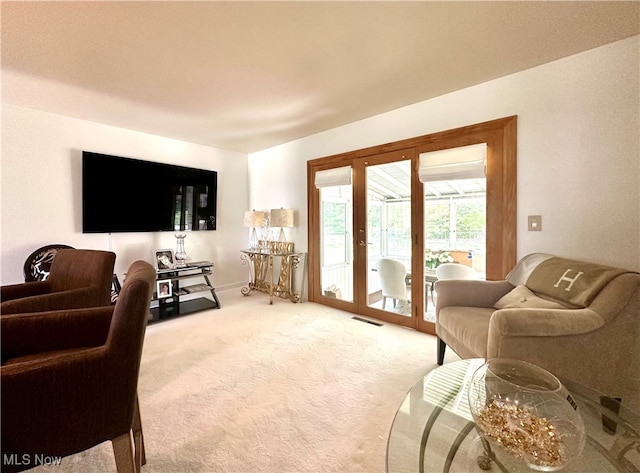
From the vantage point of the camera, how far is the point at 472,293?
209cm

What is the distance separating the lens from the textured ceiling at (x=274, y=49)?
1578 mm

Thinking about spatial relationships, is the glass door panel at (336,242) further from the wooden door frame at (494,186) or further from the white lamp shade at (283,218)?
the wooden door frame at (494,186)

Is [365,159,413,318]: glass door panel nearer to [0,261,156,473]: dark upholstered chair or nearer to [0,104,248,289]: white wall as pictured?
[0,261,156,473]: dark upholstered chair

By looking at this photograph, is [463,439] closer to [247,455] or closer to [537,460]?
→ [537,460]

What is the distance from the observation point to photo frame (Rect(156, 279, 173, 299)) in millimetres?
3379

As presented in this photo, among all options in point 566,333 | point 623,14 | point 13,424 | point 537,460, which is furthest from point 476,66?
point 13,424

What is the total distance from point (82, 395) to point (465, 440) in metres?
1.43

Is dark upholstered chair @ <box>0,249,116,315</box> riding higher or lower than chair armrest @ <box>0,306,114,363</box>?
higher

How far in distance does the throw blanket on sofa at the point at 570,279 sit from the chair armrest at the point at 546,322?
5.1 inches

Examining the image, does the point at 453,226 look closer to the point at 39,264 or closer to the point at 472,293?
the point at 472,293

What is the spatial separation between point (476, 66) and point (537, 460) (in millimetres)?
2513

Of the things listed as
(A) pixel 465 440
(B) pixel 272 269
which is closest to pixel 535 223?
(A) pixel 465 440

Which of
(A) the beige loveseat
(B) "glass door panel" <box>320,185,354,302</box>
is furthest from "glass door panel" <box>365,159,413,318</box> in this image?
(A) the beige loveseat

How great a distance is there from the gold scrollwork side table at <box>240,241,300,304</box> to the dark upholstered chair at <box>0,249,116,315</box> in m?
2.16
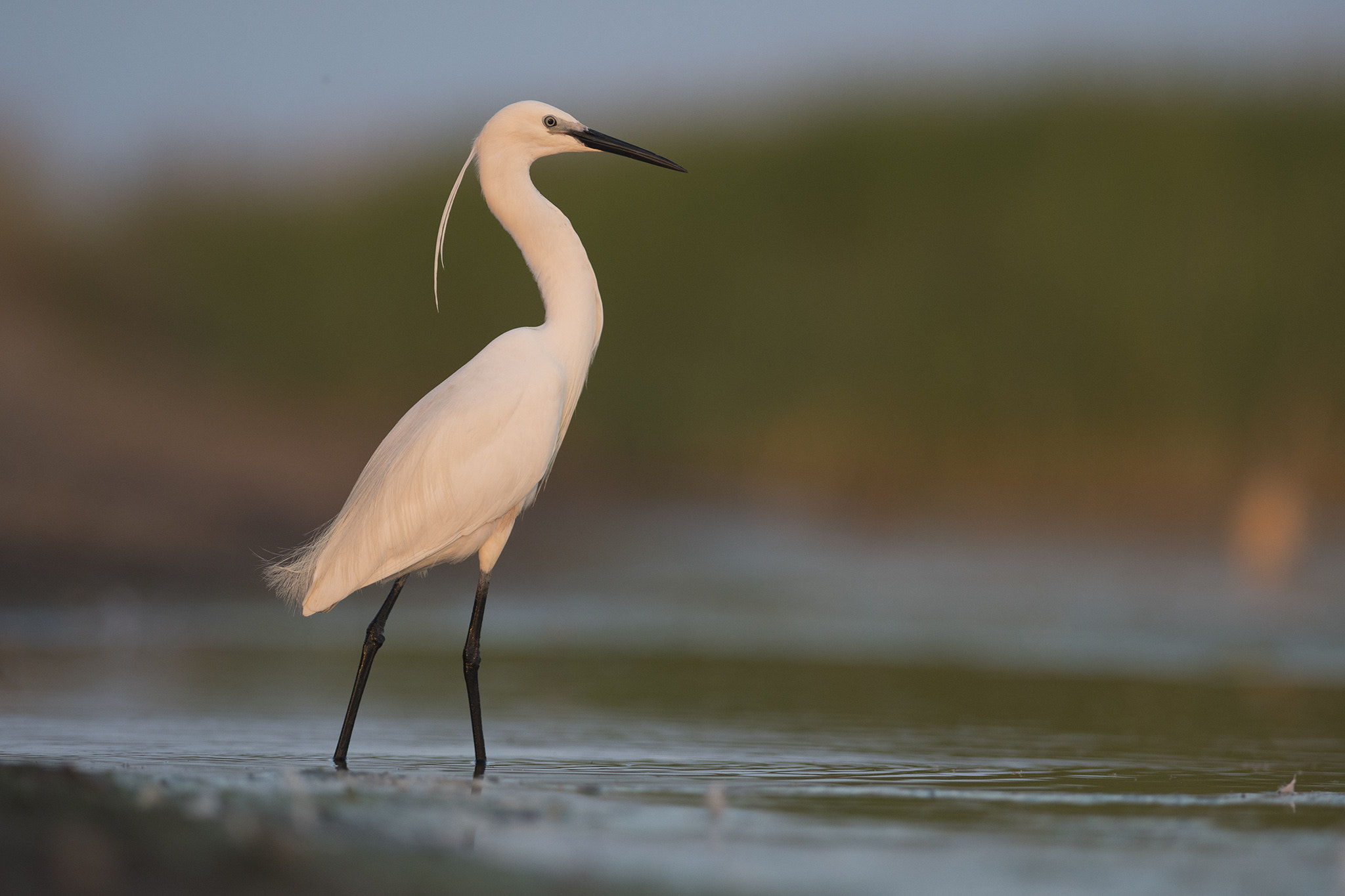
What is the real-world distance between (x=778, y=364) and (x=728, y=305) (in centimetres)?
187

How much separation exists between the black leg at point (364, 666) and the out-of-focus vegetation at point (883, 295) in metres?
11.6

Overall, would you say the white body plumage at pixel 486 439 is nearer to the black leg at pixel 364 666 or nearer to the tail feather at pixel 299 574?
the tail feather at pixel 299 574

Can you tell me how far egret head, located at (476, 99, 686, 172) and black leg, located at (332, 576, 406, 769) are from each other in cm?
160

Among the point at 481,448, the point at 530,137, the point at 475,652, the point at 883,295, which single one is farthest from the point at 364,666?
the point at 883,295

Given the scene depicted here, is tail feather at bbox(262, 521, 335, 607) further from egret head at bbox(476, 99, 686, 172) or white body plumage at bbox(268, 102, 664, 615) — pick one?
egret head at bbox(476, 99, 686, 172)

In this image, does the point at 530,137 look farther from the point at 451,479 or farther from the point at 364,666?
the point at 364,666

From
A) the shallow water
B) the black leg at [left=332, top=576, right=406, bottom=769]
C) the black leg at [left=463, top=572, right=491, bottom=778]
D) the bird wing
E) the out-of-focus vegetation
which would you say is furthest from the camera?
the out-of-focus vegetation

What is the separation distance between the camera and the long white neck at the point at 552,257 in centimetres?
549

# # # # # # #

**Set task**
Reproduce all of the data above, swapping each instance of "glass door panel" for "glass partition" and leaving everything else unchanged. Omit the pictures from your answer.

**Written response**
From the vantage point of the camera, how far is the point at 472,293?
209cm

What is the distance separating the lens from the textured ceiling at (x=274, y=49)?
1578 mm

Thinking about spatial relationships, is the glass partition at (336,242) further from the wooden door frame at (494,186) or further from the white lamp shade at (283,218)?
the wooden door frame at (494,186)

Is [365,159,413,318]: glass partition nearer to [0,261,156,473]: dark upholstered chair or nearer to [0,104,248,289]: white wall as pictured?
[0,261,156,473]: dark upholstered chair

By looking at this photograph, is [463,439] closer to [247,455] or closer to [537,460]?
→ [537,460]

What is the distance from the observation point to photo frame (Rect(156, 279, 173, 299)) in millimetres?
3379

As presented in this photo, among all options in point 566,333 | point 623,14 | point 13,424 | point 537,460, which is furthest from point 476,66?
point 13,424

What is the total distance from point (82, 395) to point (465, 440) in metres?
1.43

Is dark upholstered chair @ <box>0,249,116,315</box> riding higher or lower than chair armrest @ <box>0,306,114,363</box>?
higher

How far in distance does the throw blanket on sofa at the point at 570,279 sit from the chair armrest at the point at 546,322?
5.1 inches

Examining the image, does the point at 453,226 look closer to the point at 39,264 or closer to the point at 472,293?
the point at 472,293

What is the spatial separation between point (476, 66) and point (537, 460) (in millimetres)?
2513

Of the things listed as
(A) pixel 465 440
(B) pixel 272 269
which is closest to pixel 535 223?
(A) pixel 465 440

Which of
(A) the beige loveseat
(B) "glass partition" <box>320,185,354,302</box>
is furthest from "glass partition" <box>365,159,413,318</box> in this image?
(A) the beige loveseat

How great a distance is there from the gold scrollwork side table at <box>240,241,300,304</box> to the dark upholstered chair at <box>0,249,116,315</box> in m?
2.16
What is the real-world distance between (x=778, y=364) and (x=728, y=305) (in centimetres)?
187

How much separation exists between the black leg at point (364, 666) and the out-of-focus vegetation at point (883, 295) in metres?
11.6

Overall, would you say the white body plumage at pixel 486 439 is nearer to the black leg at pixel 364 666 or nearer to the tail feather at pixel 299 574?
the tail feather at pixel 299 574

Can you tell me how far egret head, located at (476, 99, 686, 172) and black leg, located at (332, 576, 406, 769) are from each other in cm?
160

Among the point at 481,448, the point at 530,137, the point at 475,652, the point at 883,295, which single one is farthest from the point at 364,666?
the point at 883,295

Given the scene depicted here, is tail feather at bbox(262, 521, 335, 607) further from egret head at bbox(476, 99, 686, 172) or white body plumage at bbox(268, 102, 664, 615) — pick one?
egret head at bbox(476, 99, 686, 172)

In this image, does the point at 530,137 look farther from the point at 451,479 or farther from the point at 364,666?
the point at 364,666

From
A) the shallow water
B) the black leg at [left=332, top=576, right=406, bottom=769]
C) the black leg at [left=463, top=572, right=491, bottom=778]
D) the bird wing
E) the out-of-focus vegetation
which would you say is furthest from the camera?
the out-of-focus vegetation

What is the separation distance between the camera and the long white neck at the point at 552,257 in centimetres?
549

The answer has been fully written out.